Non si deve consentire a disposizioni di leggi cosí draconiane che, in ogni piccola disubbidienza in cose di nessun conto, diano mano alla spada, né a massime cosí stoiche da considerare uguali tutti i peccati, come se non ci fosse differenza alcuna fra uccidere un uomo o involargli del danaro. Fra queste due cose non c'è nessuna somiglianza, nessuna parentela, se l'equità ha qualche valore. Dio ha proibito di uccidere, e noi con tanta facilità uccidiamo per la sottrazione di un po' di danaro? Ché, se si volesse intendere che è vero che per ordine di Dio è stata vietata ogni facoltà di uccidere, salvo però il caso che la legge umana imponga di uccidere, che mai si opporrebbe acciocché allo stesso modo stabilissero gli uomini che bisogna permettere lo stupro, l'adulterio, lo spergiuro? Giacché, avendoci tolto Iddio il diritto di dar morte non solo agli altri ma anche a noi stessi, ammesso il caso che, per un accordo fra gli uomini, si stabilisca di sgozzarsi a vicenda secondo determinati princípi, e che ciò abbia tanta forza da sciogliere chi accetta detto accordo dal vincolo di quel precetto divino, in modo da levar di mezzo, senza alcuna eccezione da Dio prevista, quelli cui la sanzione umana comanda di uccidere, in tal caso non avrebbe il precetto divino forza giuridica solo in quanto lo consente il diritto umano? Cosí evidentemente accadrà che allo stesso modo, in tutte le cose, saranno gli uomini a stabilire sino a che punto convenga osservare le prescrizioni divine. Da ultimo, la legge mosaica, per quanto ferocemente spietata, per esser stata fatta contro schiavi e schiavi cocciuti, punisce il furto con un'ammenda, non con la morte. Bisogna dunque credere che Dio, nella sua nuova legge di bontà, per cui comanda qual padre a figli, non ci abbia voluto lasciare maggior libertà di infierire gli uni contro gli altri.

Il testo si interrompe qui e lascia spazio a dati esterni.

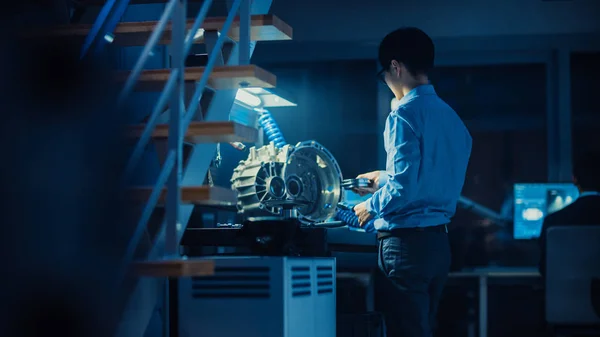 Ingeniero Automotriz Profesional en Gafas está trabajando en engranajes de transmisión en un laboratorio innovador de alta tecnología con pantallas de computadora . — Foto de Stock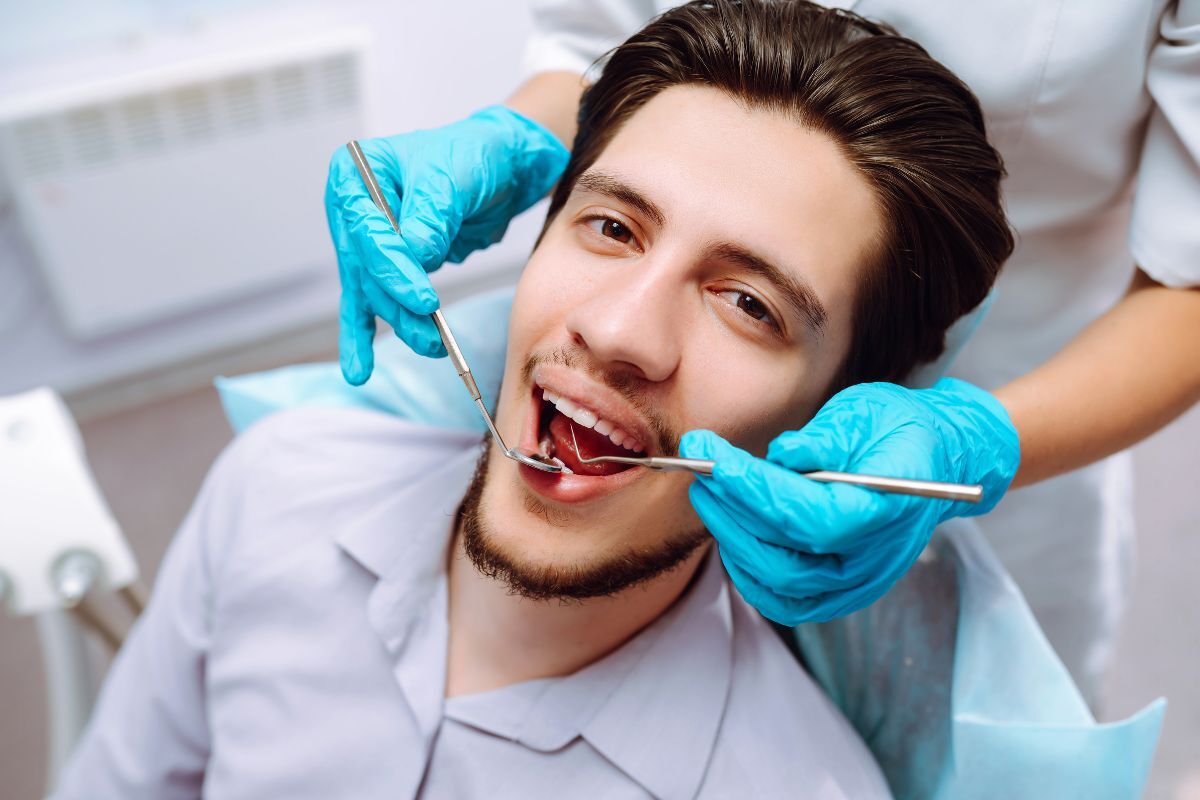 Dentist examining patient's teeth during first dental visit appointment.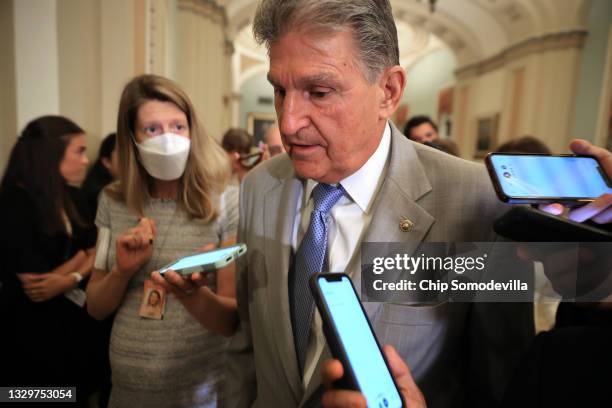 Sen. Joe Manchin talks to reporters as he leaves the the Senate Democrats weekly policy luncheon at the U.S. Capitol on July 20, 2021 in Washington,...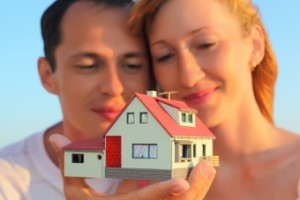 Young Woman And Man Keeping In Hands Model Of House With Garage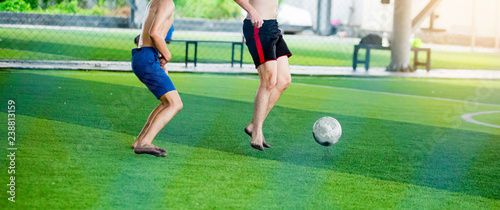 Fototapeta Naklejka Na Ścianę i Meble -  Soccer players not wearing a sport shirt and barefoot do trap and control the ball for shoot to goal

Son questi i motivi per cui non credo lecito uccidere. Quanto poi sia pazzesco ed anche dannoso allo Stato punire allo stesso modo un ladro e un omicida, non c'è nessuno, credo, che non lo sappia. Quando infatti un malandrino vedesse che, condannato per furto, non corre minor pericolo che se fosse convinto anche di omicidio, da questa sola riflessione si sentirà spinto ad ammazzare colui, che altrimenti avrebbe soltanto svaligiato, e ciò per il fatto che non solo, se è sorpreso, non corre maggior pericolo, ma anche che, a uccidere, c'è maggior sicurezza, maggior speranza di non esser scoperto, una volta levato di mezzo chi poteva denunziarlo. A questo modo, quando cerchiamo di atterrire con troppa crudeltà i ladri, li lanciamo allo sterminio dei galantuomini.